A moins que son désir ne le porte ailleurs, vers son collègue et bientôt ami Vlad l’Ukrainien, dont il tombe amoureux et dont le corps l’attire lors de cette unique nuit passée auprès de lui. Vlad l’orphelin, le déraciné, qui semble avoir trahi et sa famille et sa patrie en s’installant en France, celui qui n’a rien et qui choisira de partir à la guerre. Son double dépossédé, son amour impossible, qui parvient à redonner un sens à sa vie, qui lui ouvre un chemin, amoureux peut-être, existentiel assurément…

Claude

Enzo- Laurent Cantet-Robin Campillo

Vu  l’ultime film de Laurent Cantet réalisé par Robin Campillo. Avant de parler du film, je souhaiterais m’arrêter sur ce point, Laurent Cantet, cet homme si simple, ce grand réalisateur est tombé malade puis gravement malade.  Robin Campillo l’a soutenu dans son projet, ils ont travaillé de concert,  et puis  Laurent Cantet  est mort en avril… et c’est  Robin Campillo qui a finalement réalisé Enzo…Pour les détails de leur collaboration qui est aussi celui de leur amitié,  je vous invite à vous reporter au journal « Lille la nuit » d’où je tire cette citation de Robin Campillo : « Je ne suis pas sûr de faire le film que toi, tu aurais fait. » Et c’est vrai : je ne sais même pas ce que ça veut dire, faire « un film à la manière de Laurent Cantet », ni même ce que cela signifie faire un film à « ma manière ». Mais on peut se douter que pas un instant cette question ne l’a quitté.
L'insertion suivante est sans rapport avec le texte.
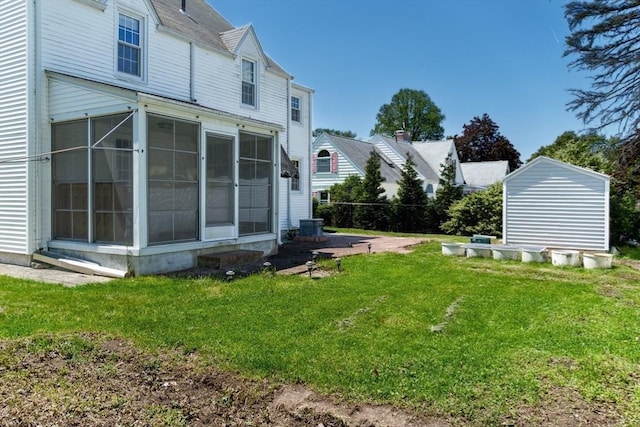 40 Fenimore Blvd, Springfield, MA 01108 - view of grassy yard with a sunroom and central AC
Enzo,  c’est la première fois que je vois un tel sujet au cinéma. Vous le connaissez :  Enzo, 16 ans, est apprenti maçon à La Ciotat. Pressé par son père qui le voyait faire des études supérieures, le jeune homme cherche à échapper au cadre confortable mais étouffant de la villa familiale. C’est sur les chantiers, au contact de Vlad, un collègue ukrainien, qu’Enzo va entrevoir un nouvel horizon.
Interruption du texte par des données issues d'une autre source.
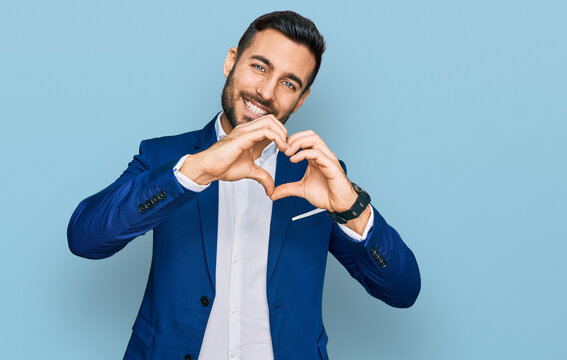 Young hispanic man wearing business jacket smiling in love doing heart symbol shape with hands. romantic concept.
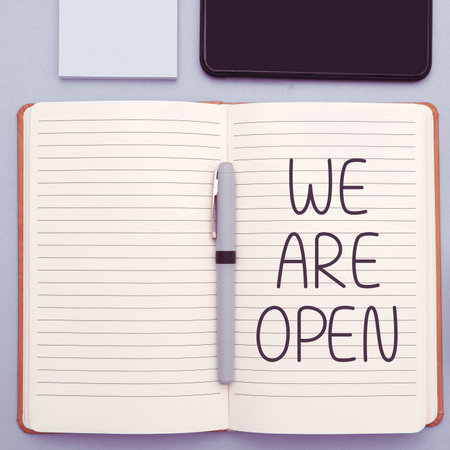 Text caption presenting We Are Open. Word for no enclosing or confining barrier, accessible on all sidesの写真素材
Je songe à Annie Ernaux à cette question qui la tarabuste, celle de la honte des origines,  à son insécurité face aux codes des classes aisées,  bref je pense à toutes ces histoires  transclasses dans leur ensemble, un peu douloureuses et surtout à sens unique, racontée longtemps après depuis un appartement chic. D’ailleurs, pour ceux des classes aisées, curieusement, on préfère un autre terme  que transclasse, celui de déclassement.

Là nous sommes devant un cas de déclassement potentiel.  Le sociologue Pierre Bourdieu aurait aimé ce film, il le traduit d’une certaine manière. En effet, « la distinction » y apparaît dès les premières images, lorsque le chef de chantier reconduit Enzo chez lui pour expliquer à ses parents qu’il n’est pas un apprenti appliqué.. Mais chez qui arrive-t-il ? Chez un couple de bourgeois au capital social et culturel supérieurs. Et ce sont des gens accueillants, attentifs,  mais tout de même un peu intimidants pour un ouvrier du bâtiment. Et la tonalité  de l’entretien est à la fois courtoise, empruntée  et dérisoire, presque absurde tant il est patent que les parents, s’ils laissent Enzo faire son choix, savent, ils sont à la bonne place pour le savoir,  que le choix de Enzo ne sera pas celui de devenir maçon.

Mais Enzo s’entête, et si sur le chantier il se fait charrier un peu, il ne s’en fait pas moins des amis, par exemple ces deux ukrainiens… Et là, je ne vous en dis guère davantage, disons que les fils de la vie professionnelle, celui de l’habitus social, et celui des amours forment une jolie tresse.